The trouble with US farms -- is not Europe

As a British minister I believe I can claim to be both strongly pro-American and pro-Europe. As an agriculture minister responsible for negotiations on European agricultural policy, I am very involved in seeing that Europe has security of food supplies, and has a good relationship with its major allies.

My pro-American viewpoints go back over the years. I can claim to be one of the few British politicians who attended every presidential convention, both Republican and Democratic, from 1952 to 1968: Only ministerial office has prevented me from attending such functions since.

It is against that background that I deplore the talk of an ''agriculture trade war'' between the United States and the European Community. With the world suffering from deep recession, and with the Soviet bloc presenting a formidable agricultural and economic danger, nothing could be more absurd than for the two major economic groupings in the Western world to involve themselves in a damaging war.

On my recent visit to Washington I heard suggestions that a trade war would not cost the US anything, that the Europeans would not retaliate, and that they would be forced to moderate their farm support policy and so help to solve the current problems of the American farmer.

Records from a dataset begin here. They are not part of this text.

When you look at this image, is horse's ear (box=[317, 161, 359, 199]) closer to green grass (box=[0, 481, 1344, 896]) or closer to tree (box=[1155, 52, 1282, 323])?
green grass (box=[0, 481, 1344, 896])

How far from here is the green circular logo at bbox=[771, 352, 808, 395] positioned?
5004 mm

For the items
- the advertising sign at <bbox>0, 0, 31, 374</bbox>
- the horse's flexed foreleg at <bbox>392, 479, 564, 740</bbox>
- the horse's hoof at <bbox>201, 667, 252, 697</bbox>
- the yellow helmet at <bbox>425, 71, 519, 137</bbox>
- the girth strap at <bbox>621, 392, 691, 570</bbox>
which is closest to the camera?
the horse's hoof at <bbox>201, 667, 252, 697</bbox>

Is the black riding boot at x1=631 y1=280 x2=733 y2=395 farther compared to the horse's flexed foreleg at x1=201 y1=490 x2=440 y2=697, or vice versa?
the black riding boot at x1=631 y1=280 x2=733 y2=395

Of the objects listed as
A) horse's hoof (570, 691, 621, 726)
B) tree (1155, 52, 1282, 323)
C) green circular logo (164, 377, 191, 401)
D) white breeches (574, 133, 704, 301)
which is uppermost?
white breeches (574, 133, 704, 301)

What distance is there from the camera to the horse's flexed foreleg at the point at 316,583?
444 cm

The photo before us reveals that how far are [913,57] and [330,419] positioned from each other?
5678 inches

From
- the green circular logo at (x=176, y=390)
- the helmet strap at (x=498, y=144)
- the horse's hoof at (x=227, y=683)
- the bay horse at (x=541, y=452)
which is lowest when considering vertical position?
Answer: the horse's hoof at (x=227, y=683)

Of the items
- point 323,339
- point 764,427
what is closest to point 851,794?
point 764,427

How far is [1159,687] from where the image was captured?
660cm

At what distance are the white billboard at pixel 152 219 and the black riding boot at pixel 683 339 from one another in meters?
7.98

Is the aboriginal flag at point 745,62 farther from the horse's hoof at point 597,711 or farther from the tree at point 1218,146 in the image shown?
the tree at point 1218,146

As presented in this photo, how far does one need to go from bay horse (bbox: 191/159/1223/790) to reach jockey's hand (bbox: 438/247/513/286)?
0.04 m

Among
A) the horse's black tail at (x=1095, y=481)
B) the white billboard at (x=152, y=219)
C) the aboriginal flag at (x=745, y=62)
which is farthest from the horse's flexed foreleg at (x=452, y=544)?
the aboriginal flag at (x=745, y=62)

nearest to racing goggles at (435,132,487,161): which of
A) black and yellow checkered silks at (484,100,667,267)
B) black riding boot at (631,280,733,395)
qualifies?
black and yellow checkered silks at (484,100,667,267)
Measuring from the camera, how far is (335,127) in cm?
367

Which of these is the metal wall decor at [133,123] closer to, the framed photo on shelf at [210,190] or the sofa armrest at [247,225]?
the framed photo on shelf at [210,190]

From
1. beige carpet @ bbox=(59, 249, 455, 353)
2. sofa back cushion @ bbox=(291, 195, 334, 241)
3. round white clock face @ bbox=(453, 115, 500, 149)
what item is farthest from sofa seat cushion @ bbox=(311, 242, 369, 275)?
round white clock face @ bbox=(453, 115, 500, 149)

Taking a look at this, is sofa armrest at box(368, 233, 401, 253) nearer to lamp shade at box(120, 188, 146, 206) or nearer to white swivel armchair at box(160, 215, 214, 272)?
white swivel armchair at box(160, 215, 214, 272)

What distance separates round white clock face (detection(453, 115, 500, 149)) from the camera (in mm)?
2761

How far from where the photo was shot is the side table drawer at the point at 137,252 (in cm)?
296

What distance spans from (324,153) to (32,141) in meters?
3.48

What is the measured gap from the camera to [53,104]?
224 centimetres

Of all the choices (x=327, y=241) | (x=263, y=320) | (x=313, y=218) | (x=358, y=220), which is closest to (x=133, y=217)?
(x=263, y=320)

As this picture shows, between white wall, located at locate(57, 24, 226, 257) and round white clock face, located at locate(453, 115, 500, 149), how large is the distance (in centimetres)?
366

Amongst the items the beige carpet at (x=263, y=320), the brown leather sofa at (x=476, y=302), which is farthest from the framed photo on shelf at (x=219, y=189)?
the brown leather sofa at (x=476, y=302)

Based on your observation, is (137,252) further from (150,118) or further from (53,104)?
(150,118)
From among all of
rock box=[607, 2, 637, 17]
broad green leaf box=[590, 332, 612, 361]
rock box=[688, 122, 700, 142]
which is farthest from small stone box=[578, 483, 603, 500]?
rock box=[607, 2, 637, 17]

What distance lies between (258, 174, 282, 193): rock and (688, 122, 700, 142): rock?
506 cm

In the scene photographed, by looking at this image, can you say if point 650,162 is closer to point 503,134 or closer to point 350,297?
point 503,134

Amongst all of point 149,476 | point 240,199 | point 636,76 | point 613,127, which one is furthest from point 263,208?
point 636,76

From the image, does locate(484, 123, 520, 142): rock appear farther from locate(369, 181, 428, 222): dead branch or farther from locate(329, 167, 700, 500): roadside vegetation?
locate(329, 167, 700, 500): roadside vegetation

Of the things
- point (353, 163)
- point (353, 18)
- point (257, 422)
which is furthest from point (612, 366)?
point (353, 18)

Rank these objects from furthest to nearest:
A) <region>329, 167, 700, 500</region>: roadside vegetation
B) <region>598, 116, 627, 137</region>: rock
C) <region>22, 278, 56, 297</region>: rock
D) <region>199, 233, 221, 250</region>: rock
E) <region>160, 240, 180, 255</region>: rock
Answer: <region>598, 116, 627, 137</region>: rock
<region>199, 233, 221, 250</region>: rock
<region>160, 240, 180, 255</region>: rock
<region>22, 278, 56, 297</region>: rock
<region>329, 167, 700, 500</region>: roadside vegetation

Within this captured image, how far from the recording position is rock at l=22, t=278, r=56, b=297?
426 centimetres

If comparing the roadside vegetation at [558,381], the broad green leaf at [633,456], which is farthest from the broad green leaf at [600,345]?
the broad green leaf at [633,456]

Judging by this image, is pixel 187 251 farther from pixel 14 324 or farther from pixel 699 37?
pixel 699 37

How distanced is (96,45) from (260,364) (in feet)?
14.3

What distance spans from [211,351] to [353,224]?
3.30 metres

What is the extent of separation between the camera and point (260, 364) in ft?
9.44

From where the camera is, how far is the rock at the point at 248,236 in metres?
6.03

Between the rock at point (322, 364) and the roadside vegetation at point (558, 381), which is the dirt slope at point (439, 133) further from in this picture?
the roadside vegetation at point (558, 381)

None of these arguments stands up.

First take the cost. A series of deals involving the unloading of US stocks is bound to push down world market prices. This would be costly, not only for the US and Europe but for other important exporters of farm products such as Australia and New Zealand. And very likely it would hit developing countries struggling to increase food production from their own resources. It cannot make sense to weaken these countries' economies.

Anyone who thinks the European Community would not retaliate would be utterly mistaken. A campaign of aggressive export subsidization by the US would generate overwhelming pressure for counteraction. Nor could the US be confident that this action would be confined to competing in overseas markets.

So much has been said recently about the community's farm exports that there is a danger of forgetting that Europe is the world's biggest importer of food. In 1981 the European Community bought $9 billion to $10 billion of US farm exports, or 20 percent of the total, making it America's largest single customer.

The US administration should be in no doubt that these exports are vulnerable. The big items are corn, oilseeds, rice, and tobacco. The community could increase its own output of all these products, and those in the community who dislike dependence on the US would be only too glad to see it do so.

It is true that the European Community has increased its agricultural exports over the past decade. But it is also true that the great explosion in exports has come from the US. In the 1950s the US actually had a net deficit in trade in farm products. Now it has an enormous favorable balance, helping it to meet a large deficit resulting from the explosion of the oil prices.

Over the last few years other countries, such as Brazil, have entered export markets in a big way and have created difficulties for both the community and the US.

The British government does not seek to defend every aspect of European farm support policy. There are features of it that I would like to see changed. As British minister of agriculture for the last four years, I have fought hard for moderate policies on support prices, aimed at holding down surplus production. I have pressed for new or expanded schemes to encourage the uptake of surpluses within the community and I will continue to do so.

But however much the US may dislike the community's farm policy, no one can rationally argue that it is the main cause of the problems facing US agriculture. Other factors have been far more important. The strong dollar has meant a big drop in receipts from exports, and has tended to make US prices uncompetitive. Some traditional US customers have been especially hit by the world recession and by credit problems. And when the US embargoed extra sales to the USSR after the invasion of Afghanistan, other countries stepped in to take over as much of the Russian market as they could and have stayed there ever since. These countries did not, incidentally, include the European Community: We supported US actions for so long as the embargo lasted.

A trade war will not induce the community to change its farm policies in the direction the US would like to see. Rather the reverse. It would strengthen the hand of those who want to be still more protectionist and who are demanding still more finance for farm support.

I can sympathize with the feeling that, in agriculture, the US takes on excessive burdens - that it assumes too much of the responsibility for balancing world supply and demand, either through stockpiling or through taking land temporarily out of production as it is doing this year. But the only way of putting this right is through negotiating a better sharing of responsibility - not just with the European Community but with other major exporting countries as well. Negotiating with the community - 10 governments who sometimes argue fiercely among themselves - is not always easy. But a way has got to be found.

I explained to members of the US administration, senators, congressmen, farm leaders, and others that what we needed was a detailed examination, commodity by commodity, with a view to obtaining a Western strategy for the world food market - a strategy that would not weaken either the US or Europe. Failure to achieve that would only bring rejoicing in Moscow.

A ''trade war'' is plainly absurd. The only real gainers would be the Russians. As huge and opportunist buyers on the world market, they would pay less for their imports. And they would love to see yet another dispute, on top of those over steel and the pipeline, likely to weaken the cohesion of the Western alliance. We simply must avoid that outcome. The British government will do all it can. Surely our friends and allies in the US will do the same.